The transmission of audio in a Twitter Space is achieved via a set of m3u8 playlists. M3U8 is used to catalogue and keep track of multimedia files for streaming on the internet. Twitter Spaces utilize these playlists to transmit short, 3-second-long audio files from the host to the listener. Each audio chunk is encoded in AAC format, and occasionally has id3 errors that prevent concatenation with FFMPEG, so we have to 'clean' the files before we concatenate them. We use Python's mutagen library for this; we strip all of the id3 tags from the chunks before we use os.subprocess
to run FFMPEG and concatenate the AAC files in to one, long coherent file.
Twitter Spaces are accompanied by two m3u8 playlists:
-
Master Playlists: This playlist doesn't actually contain the direct links to the audio files (yet), but it instead directs us to what I like to call the 'true master playlist'. This 'true master playlist' contains the m3u8 encapsulating each chunk for the Twitter Space.
-
Dynamic Playlists: Dynamic Playlists function differently than master playlists do. Instead of directing to a playlist containing every chunk in the Twitter Space, we are only provided with a few at a time, hence 'dynamic'. We are still given a link that directs us to the playlist, however, the link changes dynamically as the Twitter Space progresses. This playlist gets terminated when the Space ends.

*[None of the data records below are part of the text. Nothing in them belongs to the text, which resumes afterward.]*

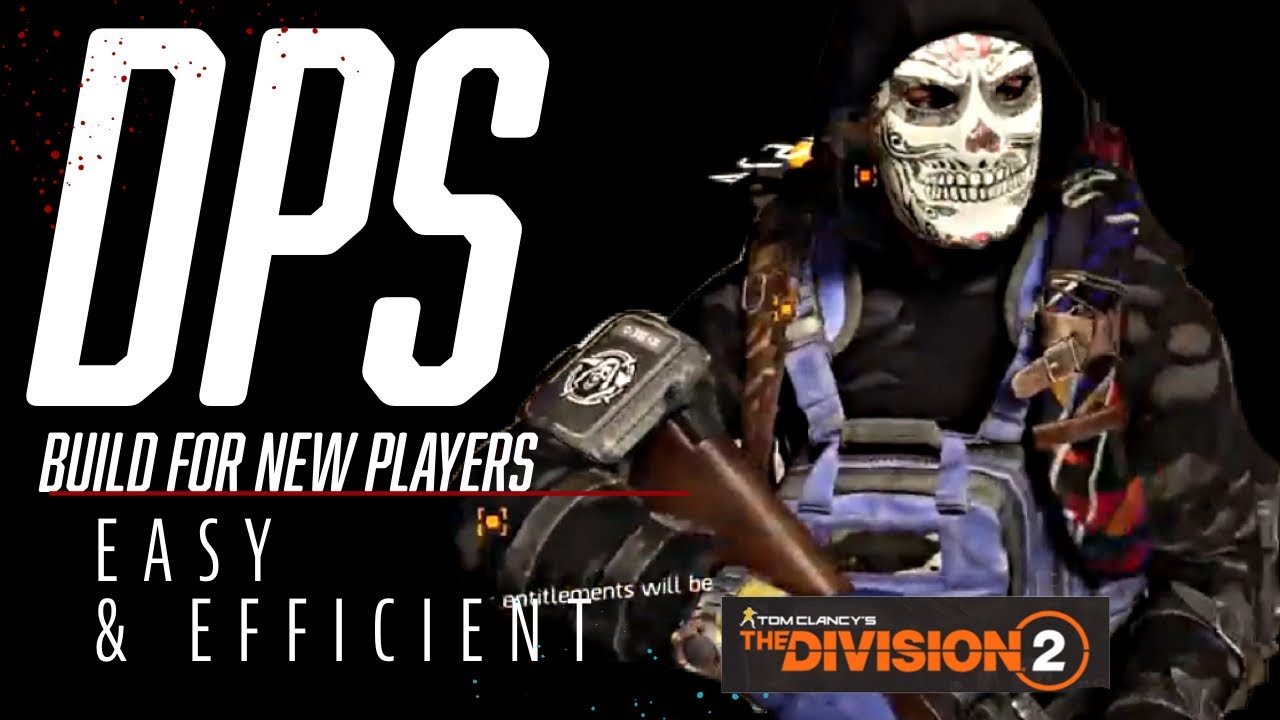The Division 2 Best DPS Rifle buildfor new players YouTube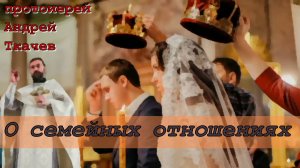 О семейный отношениях. Протоиерей  Андрей Ткачёв 30 июля 2020 год.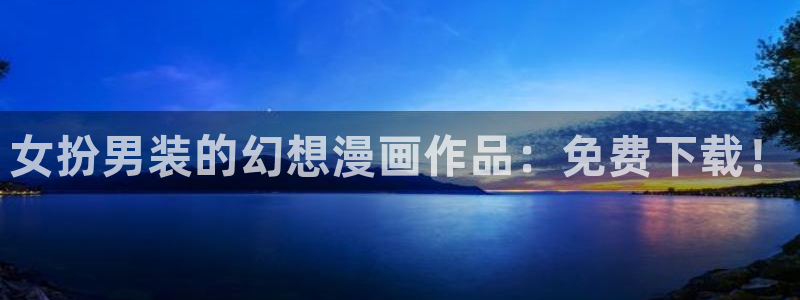 yy歪歪漫画韩漫登录页面：女扮男装的幻想漫画作品：免费下载！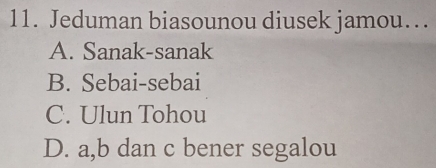 Jeduman biasounou diusek jamou…
A. Sanak-sanak
B. Sebai-sebai
C. Ulun Tohou
D. a, b dan c bener segalou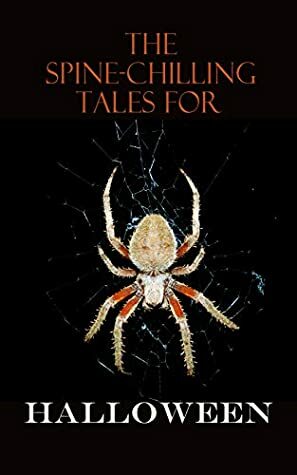 The Spine-Chilling Tales for Halloween by Charles Dickens, John William Polidori, J. Sheridan Le Fanu, Thomas Mayne Reid, Bram Stoker, Washington Irving, M.R. James, Matthew Phipps Shiel, Robert E. Howard, E.F. Benson, Ambrose Bierce, John Meade Falkner, F. Marion Crawford, Henry James, Ralph Adams Cram, Eleanor M. Ingram, H.P. Lovecraft, Thomas Peckett Prest, Frederick Marryat, Wilkie Collins, Richard Marsh, Mary Shelley, Rudyard Kipling, Robert Louis Stevenson, Arthur Machen, Algernon Blackwood, William Hope Hodgson, Edgar Allan Poe, Arthur Conan Doyle, George Sylvester Viereck, Fred M. White, Nathaniel Hawthorne, James Malcolm Rymer, Grant Allen, Marie Corelli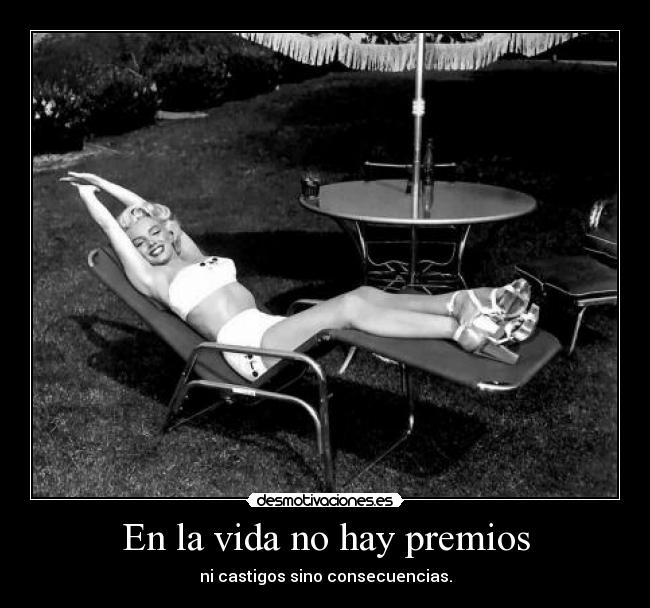 En la vida no hay premios -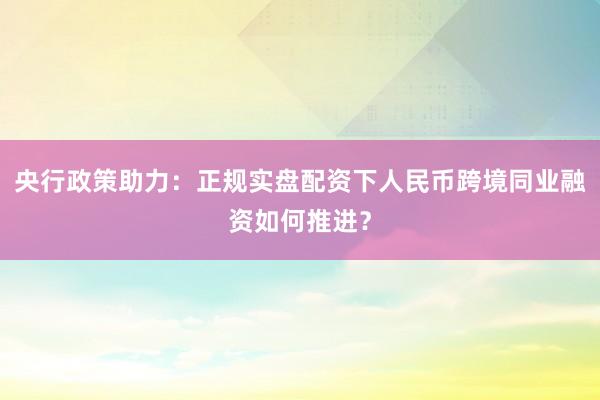 央行政策助力：正规实盘配资下人民币跨境同业融资如何推进？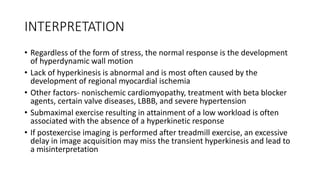 INTERPRETATION
• Regardless of the form of stress, the normal response is the development
of hyperdynamic wall motion
• Lack of hyperkinesis is abnormal and is most often caused by the
development of regional myocardial ischemia
• Other factors- nonischemic cardiomyopathy, treatment with beta blocker
agents, certain valve diseases, LBBB, and severe hypertension
• Submaximal exercise resulting in attainment of a low workload is often
associated with the absence of a hyperkinetic response
• If postexercise imaging is performed after treadmill exercise, an excessive
delay in image acquisition may miss the transient hyperkinesis and lead to
a misinterpretation
 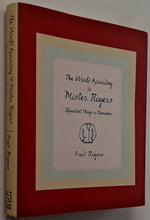 Load image into Gallery viewer, THE WORLD ACCORDING TO MISTER ROGERS - Fred Rogers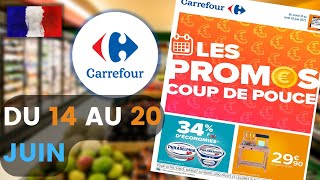 catalogue CARREFOUR du 14 au 20 juin 2022 ⛔ LES PROMOS COUP DE POUCE Arrivage - FRANCE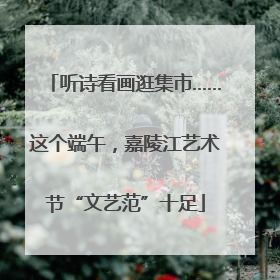 听诗看画逛集市……这个端午，嘉陵江艺术节“文艺范”十足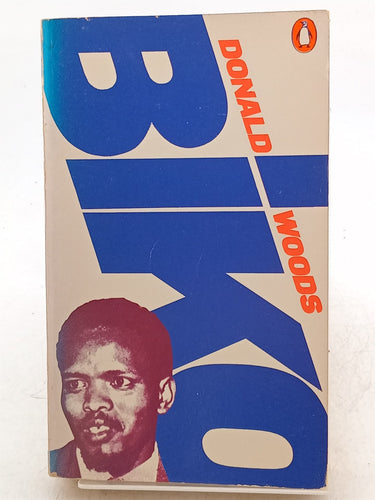 Print Books - Biko by Donald Woods - Book Express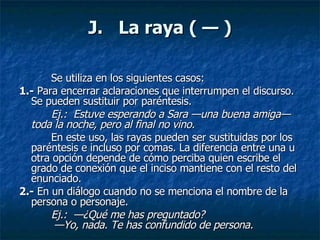 J.   La raya ( — ) Se utiliza en los siguientes casos:  1.-  Para encerrar aclaraciones que interrumpen el discurso. Se pueden sustituir por paréntesis.  Ej.:  Estuve esperando a Sara —una buena amiga— toda la noche, pero al final no vino.  En este uso, las rayas pueden ser sustituidas por los paréntesis e incluso por comas. La diferencia entre una u otra opción depende de cómo perciba quien escribe el grado de conexión que el inciso mantiene con el resto del enunciado.  2.-  En un diálogo cuando no se menciona el nombre de la persona o personaje.  Ej.:  —¿Qué me has preguntado?   —Yo, nada. Te has confundido de persona. 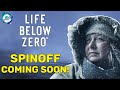 Life Below Zero is Coming with New Spinoff Show! LBZ Renewed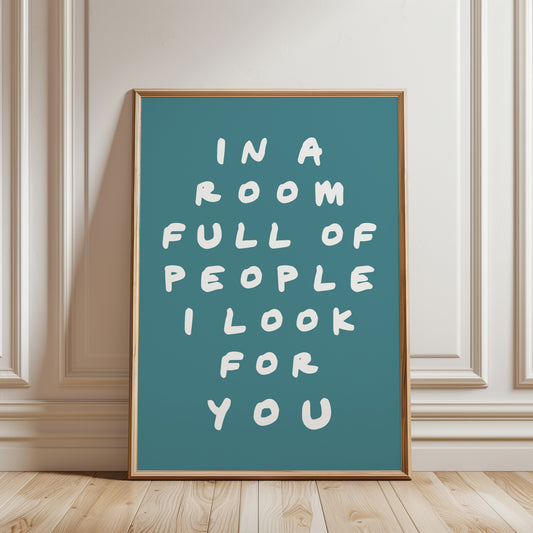 teal wall art print with quote: in a room full of people i look for you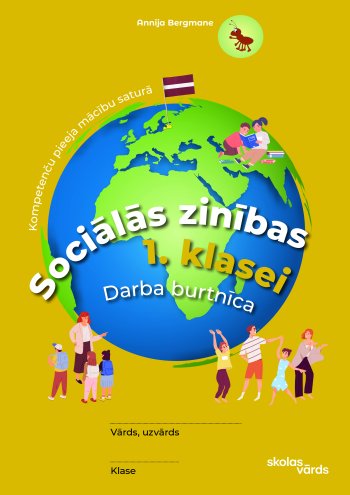 Sociālās zinības 1.klasei DB Skolas vārds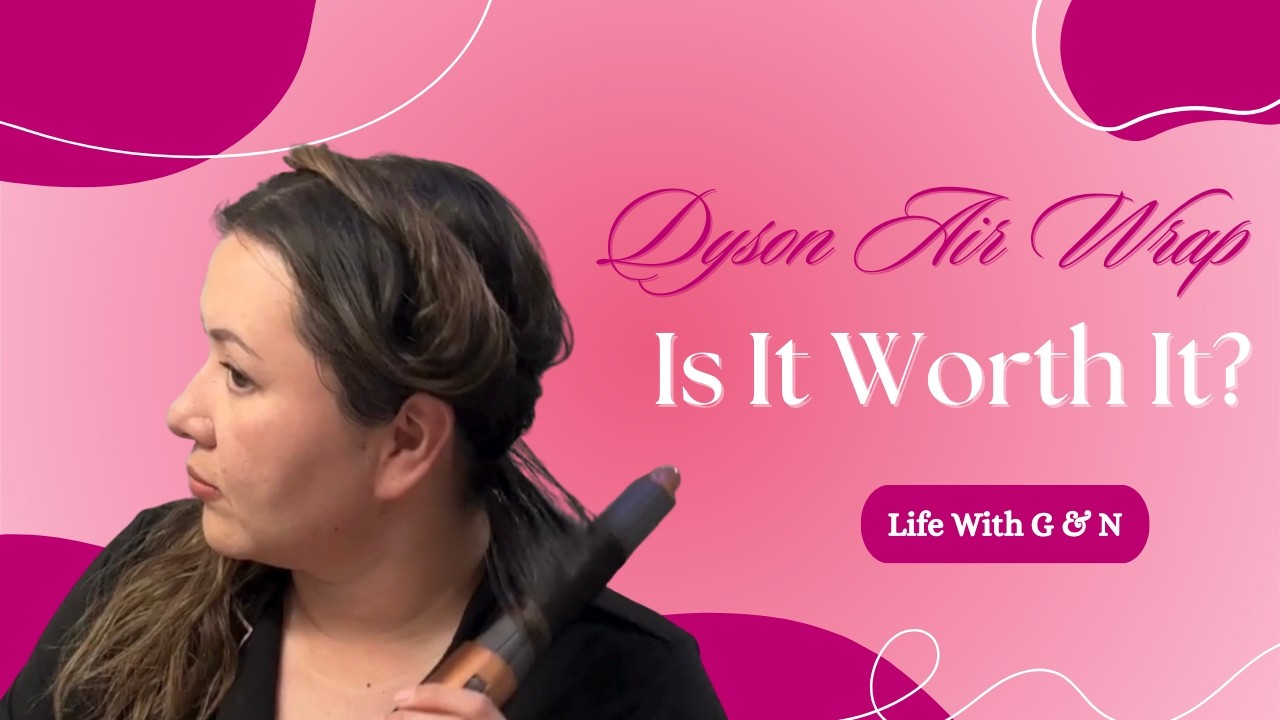 Is The Dyson Air Wrap Worth It??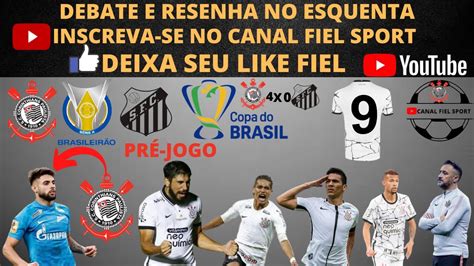 Aovivo Pr Jogo Corinthians X Santos Brasileir O Debate E Resenha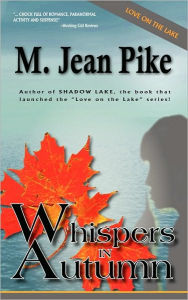 Whispers In Autumn - M. Jean Pike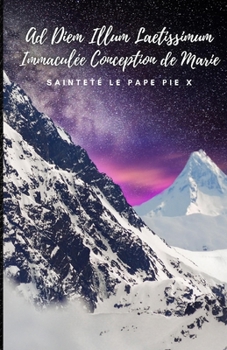 Paperback Ad Diem Illum Laetissimum. Immaculée Conception de Marie [French] Book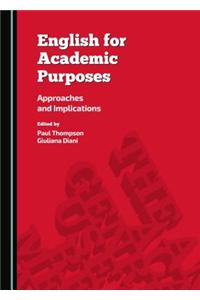 English for Academic Purposes: Approaches and Implications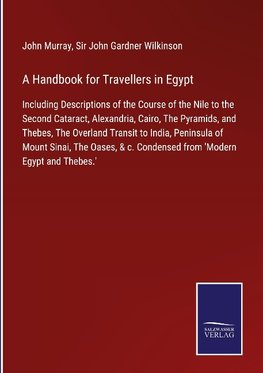 A Handbook for Travellers in Egypt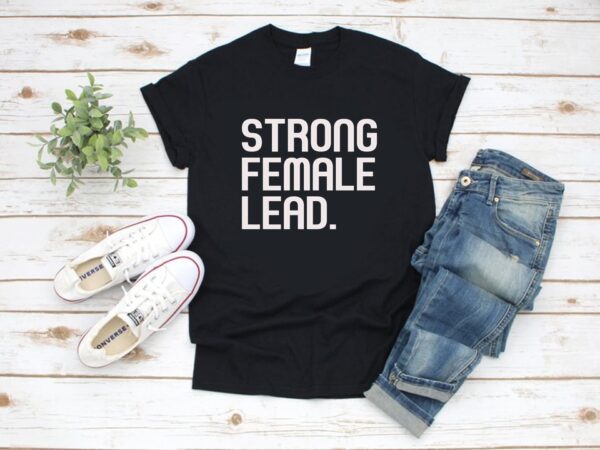 webservicesinc's tweet photo. Just in time for Women History Month! Send one to your favorite person. 

Strong Female Lead Unisex T-Shirt - Female Empowerment
Order product here: https://t.co/mJXiaQGo11 https://t.co/pk1BoR7eQi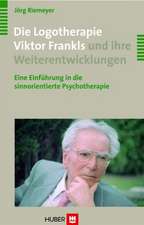 Die Logotherapie Viktor Frankls und ihre Weiterentwicklungen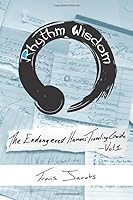 Rhythm Wisdom: The Endangered Humans' Traveling Guide 0991281713 Book Cover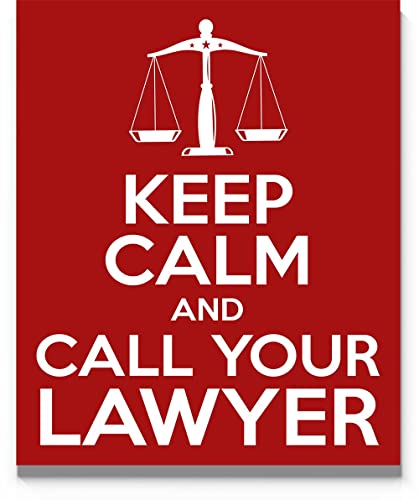 Keep Calm And Call Your Lawyer Wall Art 11x14 Unframed Funny Lawyer Print for Law School, Law Firm or Office Decor. Fun Gift for Attorney, Legal Professional, ParaLegal, Law Student, Law Professor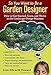 So You Want to Be a Garden Designer: How to Get Started, Grow, and Thrive in the Landscape Design Business by 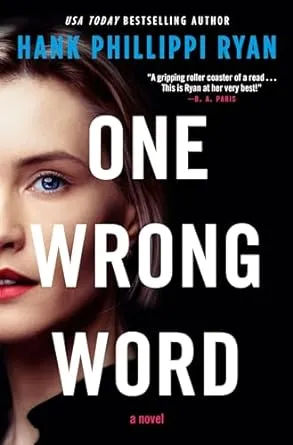 One Wrong Word: A Novel [Book]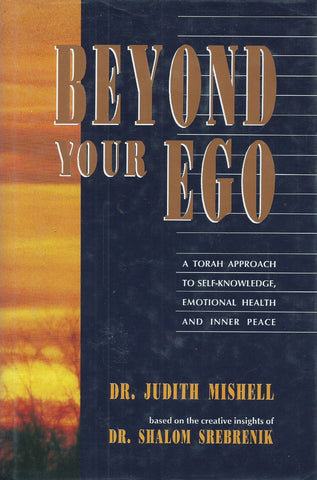 Beyond Your Ego: A Torah Approach to Self-Knowledge, Emotional Health and Inner Peace | Judith Mishell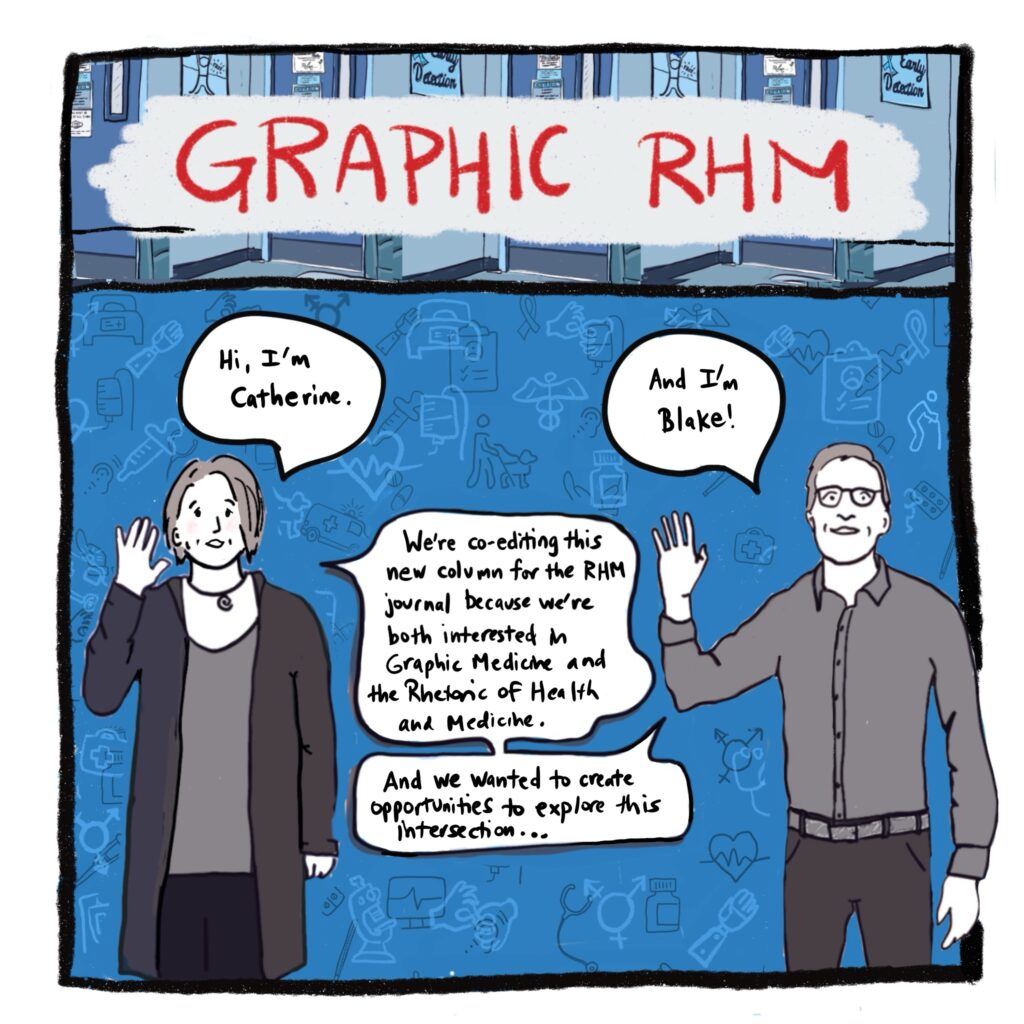 Image: Catherine (white woman) and Blake (white man) standing, waving hello, and introducing ourselves and the Graphic RHM column, with various medical images—such as a clipboard, pills, stethoscope, prosthetic limb, person with assistance dog, IV drip, and more—floating in background. (We will see these background images again throughout the introduction.) Text: Hi, I’m Catherine. And I’m Blake. We’re co-editing this new column for the RHM journal because we’re both interested in Graphic Medicine and the Rhetoric of Health and Medicine. And we wanted to create opportunities to explore this intersection.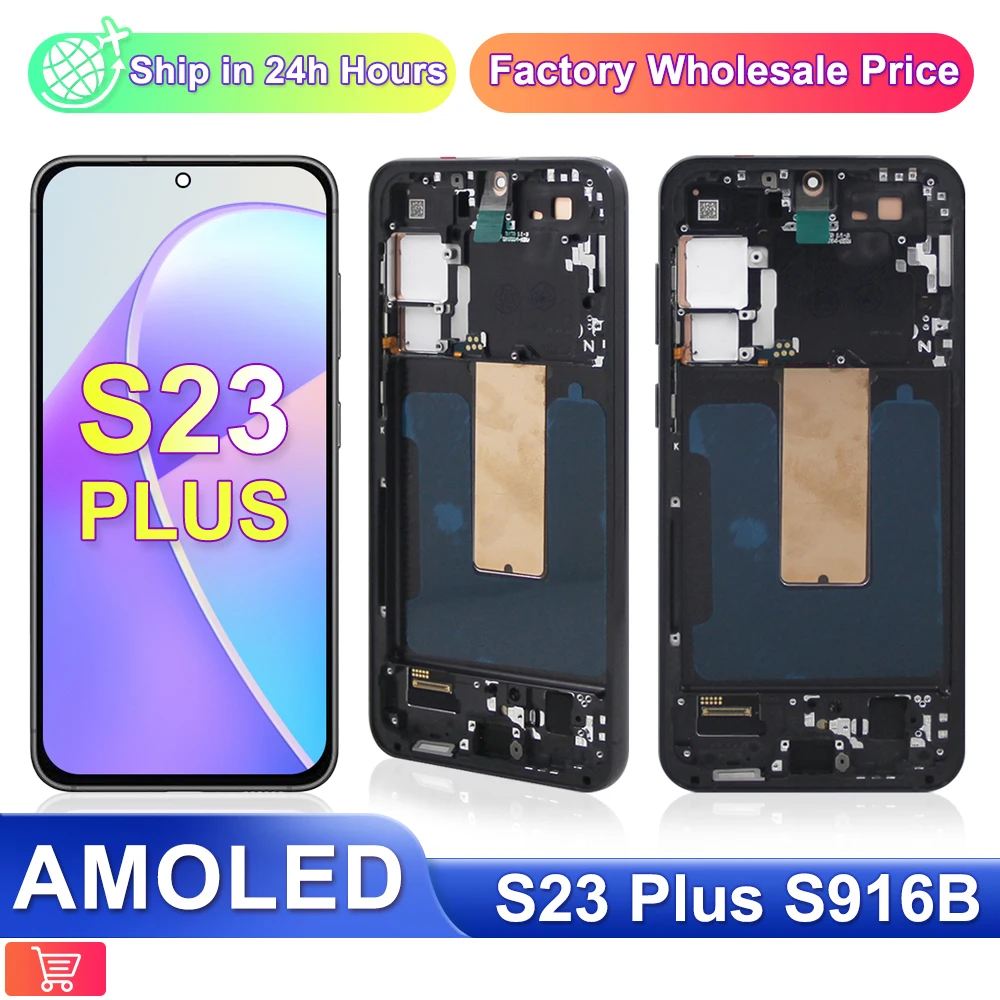 

S23Plus AMOLED Screen, For Samsung Galaxy S23 Plus 5G S916 S916F LCD Display +Frame Touch Screen Digitizer Assembly Replacement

NOTE: Even after a Space ends, if it was created as an archived Space, we are still able to download it because the 'true master playlist' is preserved, regardless of archival state.
To actually get these playlists from a Twitter Space, we must initialte a series of API requests that revolve around the media_key
field in the Space's JSON data. The JSON that is returned provides us with the following:
- dynamic url: A url to the dynamic playlist
- no redirect dynamic url: I'm not too sure what the purpose of this is but it seems to be the same as the dynamic playlist.
- session id: An ID to your current session
- chat token: A JWS token to retrieve the chat from the Twitter Space
There is other information, however, this is the bulk of it. We replace 'dynamic' with 'master' in the dynamic url to obtain the master playlist. We then perform a final request using the url fragment provided in the master playlist to retrieve the 'true master playlist'.